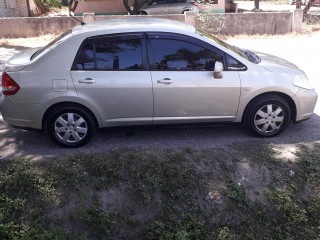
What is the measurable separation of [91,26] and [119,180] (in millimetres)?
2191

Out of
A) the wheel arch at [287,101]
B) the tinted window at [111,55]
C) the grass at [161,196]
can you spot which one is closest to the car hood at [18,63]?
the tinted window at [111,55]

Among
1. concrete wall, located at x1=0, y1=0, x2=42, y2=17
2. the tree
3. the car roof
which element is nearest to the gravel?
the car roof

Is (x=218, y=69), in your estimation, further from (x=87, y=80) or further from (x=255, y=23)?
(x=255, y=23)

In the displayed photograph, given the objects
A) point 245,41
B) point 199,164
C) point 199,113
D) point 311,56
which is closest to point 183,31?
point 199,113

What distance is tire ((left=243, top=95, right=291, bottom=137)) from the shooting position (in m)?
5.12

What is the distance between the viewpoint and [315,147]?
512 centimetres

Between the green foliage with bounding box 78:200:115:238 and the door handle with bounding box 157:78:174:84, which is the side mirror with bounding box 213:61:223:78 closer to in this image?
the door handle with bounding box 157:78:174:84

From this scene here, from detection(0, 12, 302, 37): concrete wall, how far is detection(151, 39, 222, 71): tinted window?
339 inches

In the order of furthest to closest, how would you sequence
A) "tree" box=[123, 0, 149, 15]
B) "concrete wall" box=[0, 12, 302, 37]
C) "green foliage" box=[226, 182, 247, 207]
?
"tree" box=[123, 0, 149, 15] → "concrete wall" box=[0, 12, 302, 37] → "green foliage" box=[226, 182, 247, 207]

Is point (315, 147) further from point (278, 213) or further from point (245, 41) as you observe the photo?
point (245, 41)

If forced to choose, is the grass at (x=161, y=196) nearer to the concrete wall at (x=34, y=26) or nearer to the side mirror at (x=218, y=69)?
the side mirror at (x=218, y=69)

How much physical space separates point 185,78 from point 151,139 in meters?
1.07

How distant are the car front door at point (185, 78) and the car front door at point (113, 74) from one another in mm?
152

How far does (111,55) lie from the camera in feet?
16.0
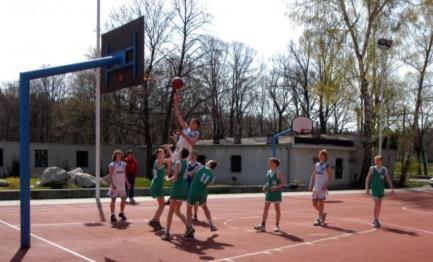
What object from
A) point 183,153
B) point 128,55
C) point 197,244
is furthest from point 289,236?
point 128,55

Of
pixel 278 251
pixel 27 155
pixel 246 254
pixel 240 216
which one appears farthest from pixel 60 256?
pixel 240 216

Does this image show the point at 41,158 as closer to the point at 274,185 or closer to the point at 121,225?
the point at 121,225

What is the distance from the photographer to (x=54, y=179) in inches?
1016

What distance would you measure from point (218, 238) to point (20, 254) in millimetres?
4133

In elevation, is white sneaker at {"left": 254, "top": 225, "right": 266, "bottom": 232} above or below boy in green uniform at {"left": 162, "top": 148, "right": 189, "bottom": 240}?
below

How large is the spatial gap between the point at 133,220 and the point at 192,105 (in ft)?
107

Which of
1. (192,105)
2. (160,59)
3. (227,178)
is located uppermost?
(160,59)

• Exercise
Reproduce the stretch of the records above, from the line containing "In elevation, is" through the end of the records, substituting "white running shoe" for "white sneaker" and leaving everything else unchanged.

• Correct response
In elevation, is white running shoe at {"left": 254, "top": 225, "right": 266, "bottom": 232} above or below boy in green uniform at {"left": 162, "top": 148, "right": 189, "bottom": 240}?
below

How large is the spatial gap between the point at 133,220 and the point at 192,105 (in ft)?
107

Which of
1. (192,105)
2. (160,59)
3. (227,178)
is located uppermost?
(160,59)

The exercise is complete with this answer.